One of the most gruesome cold cases in history involved an attacker hiding in a families roof for months before brutally murdering all of them and living in their home and eating their food for four more days

The Hinterkaifeck Murders have gone down in history for one of the most chilling unsolved cases(Image: Youtube)

One of the most chilling unsolved cases the world has ever seen saw a farmer and his family brutally killed inside their own barn, with chilling evidence the murderer could have been hiding in the roof above their home for weeks or even months before the attack.

The Hinterkaifeck Murders have gone down in history as one of the most spine-shivering cases in history, and despite happening more than a hundred years ago, it is still being investigated by the true crime community.

On a cold Friday night in March 1922, Andreas Gruber, 63, his wife Cäzilia, 72, their widowed daughter Viktoria Gabriel, 35, Viktoria’s children Cäzilia, seven, and Josef, two, and their maid, Maria Baumgartnerwere, 44, were killed at their farmstead in the small Bavarian village of Kaifeck.

Murdered in a savage attack using a mattock – similar to a pickaxe – after being lured over to the barn one by one, the perpetrator stacked many of their bodies up before living in their home at least three times.

During this time, they ate the food in the house, fed their animals, and even lit their fireplace.
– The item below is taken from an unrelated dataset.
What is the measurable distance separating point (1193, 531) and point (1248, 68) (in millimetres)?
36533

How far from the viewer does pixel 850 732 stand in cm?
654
Their mutilated bodies were only found by a neighbour four days later, when Cazilia didn’t show up for school.

But before the dreaded March evening, the family had long suspected that something was wrong, believing their home may even be haunted. In reality, police believe the attacker may have been hiding above the family in the house’s rafters for weeks and even months before the murders.

A few clues, but the family was on edge in the days leading to their deaths. The dad Andreas found a newspaper he was certain nobody had bought, while he also raised his concerns to his neighbours after seeing fresh tracks in the snow that weaved towards his home, but only went one way.

In another strange twist, the family’s maid had also just quit claiming the house to have been haunted after hearing what she thought were voices coming from the ceiling, but now seems to have been their violent squatter.

Initially, the police investigation believed it was a robbery gone wrong, but when they discovered large amounts of cash untouched in the home, this theory became less likely.

Nobody was ever arrested for the murders, but rumours and suspect names have circulated over the past century and produced a range of theories.

One idea was that Viktoria’s husband, Karl, who is thought to have died in WW1 but whose body was never found, came back to Germany to commit the attack, while another thought that the neighbour who discovered the bodies, Lorenz Schlittenbauer, was involved.

He is thought to have been having a relationship with Viktoria, and both claimed he was Josef’s father. He had planned to marry Viktoria, but when Andreas stepped in, he put an end to the couple.

He also had broken into the locked barn to find the bodies and somehow had a key to the house itself, as one had gone missing just days before the attack.

Other rumoured suspects include the Gump brothers, local far-right activists who were wanted for a murder in Poland, a farm worker, Peter Weber and a German serial killer who had committed a similar crime in the US before returning home, Paul Mueller.

The investigation took another disturbing turn when it was believed that Andreas and his daughter had committed incest. The two were found guilty in 1915, and there were local rumours that Josef could have actually been Andreas’s son.